GIVEN TEXT —

* start *

After a burnout all the narrator wants is a job without substance, a job that is close to home. She lands a surveillance job across the street and soon the one being watched seems more alive than the watcher. Every day the things the narrator does and eats resemble the life of the novelist she is watching more. What does this say about being worried that other people are paying more attention to you than to their own lives?

Her surveillance job is only part of the story in There’s No Such Thing as an Easy Job, but it already feels complete with well-rounded characters and its own subplot. The main character is a very observant narrator. Unfortunately for her, her active mind can’t seem to take a break as she tries her best at this job and her next jobs: the cracker packet job, the bus advertising job, the postering job and the easy job in the hut in the big forest (where they cut holes in the fence to help people escape).

Coincidences happen at every job when people and companies respond to her work. Appearing and disappearing play a major role in the jobs she does, adding some mystery to the stories. At every job, she encounters something or someone that, like her, appears and disappears. While her colleagues are all set in their jobs, like she was for fourteen years, she is the exact opposite. Now she has even escaped our surveillance and gets to live her life without us watching her every move.

I really enjoyed this book because of the narrative tone. Burnout can be a heavy theme but the main character’s approach to life is not negative. The people she encounters are passionate about what they do. While the jobs don’t seem important, the people make a difference. I’m taken in by their enthusiasm too, reading with a smile on my face.

* end *

LISTED ENTRIES —

* start *

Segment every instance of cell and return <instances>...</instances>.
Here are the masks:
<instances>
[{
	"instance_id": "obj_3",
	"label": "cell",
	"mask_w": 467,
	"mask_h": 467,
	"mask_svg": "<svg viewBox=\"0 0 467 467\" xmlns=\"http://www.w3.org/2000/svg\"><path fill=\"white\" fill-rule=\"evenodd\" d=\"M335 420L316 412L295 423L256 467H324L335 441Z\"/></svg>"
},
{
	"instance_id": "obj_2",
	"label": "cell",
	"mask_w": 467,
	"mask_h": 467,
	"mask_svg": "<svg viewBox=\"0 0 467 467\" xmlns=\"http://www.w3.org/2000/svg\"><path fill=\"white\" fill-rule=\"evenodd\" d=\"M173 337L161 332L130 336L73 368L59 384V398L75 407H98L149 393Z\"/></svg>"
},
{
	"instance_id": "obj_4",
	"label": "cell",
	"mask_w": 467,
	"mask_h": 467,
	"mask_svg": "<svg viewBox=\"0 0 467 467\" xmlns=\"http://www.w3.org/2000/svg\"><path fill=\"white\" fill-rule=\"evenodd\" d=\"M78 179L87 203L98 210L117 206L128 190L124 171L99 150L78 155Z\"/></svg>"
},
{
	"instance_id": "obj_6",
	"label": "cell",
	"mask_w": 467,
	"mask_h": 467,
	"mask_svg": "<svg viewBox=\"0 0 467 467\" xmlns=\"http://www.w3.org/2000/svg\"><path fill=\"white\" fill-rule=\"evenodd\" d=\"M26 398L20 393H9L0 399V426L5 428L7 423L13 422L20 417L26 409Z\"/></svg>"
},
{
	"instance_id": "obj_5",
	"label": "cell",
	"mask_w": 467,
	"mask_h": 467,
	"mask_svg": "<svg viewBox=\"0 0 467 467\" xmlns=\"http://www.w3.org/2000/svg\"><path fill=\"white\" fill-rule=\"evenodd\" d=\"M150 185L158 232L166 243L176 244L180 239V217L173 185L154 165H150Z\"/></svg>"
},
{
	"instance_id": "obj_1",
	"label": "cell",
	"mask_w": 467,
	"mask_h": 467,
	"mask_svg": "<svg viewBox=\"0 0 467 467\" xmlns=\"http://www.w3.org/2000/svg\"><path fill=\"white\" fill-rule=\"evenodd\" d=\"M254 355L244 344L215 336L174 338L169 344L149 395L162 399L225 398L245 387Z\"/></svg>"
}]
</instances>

* end *

WHAT THIS EXERCISE ASKS —
a – Duplicate the part of the book review starting at "Coincidences happen at" and ending at "on my face.".
b – According to the book review, for how many years was the narrator set in a job?
c – List every job of the narrator's that the book review names.
The records are unrelated to the book review and stand apart from it.

ANSWERS GIVEN —
a –
Coincidences happen at every job when people and companies respond to her work. Appearing and disappearing play a major role in the jobs she does, adding some mystery to the stories. At every job, she encounters something or someone that, like her, appears and disappears. While her colleagues are all set in their jobs, like she was for fourteen years, she is the exact opposite. Now she has even escaped our surveillance and gets to live her life without us watching her every move.

I really enjoyed this book because of the narrative tone. Burnout can be a heavy theme but the main character’s approach to life is not negative. The people she encounters are passionate about what they do. While the jobs don’t seem important, the people make a difference. I’m taken in by their enthusiasm too, reading with a smile on my face.

b – Fourteen years.

c –
- The surveillance job
- The cracker packet job
- The bus advertising job
- The postering job
- The easy job in the hut in the big forest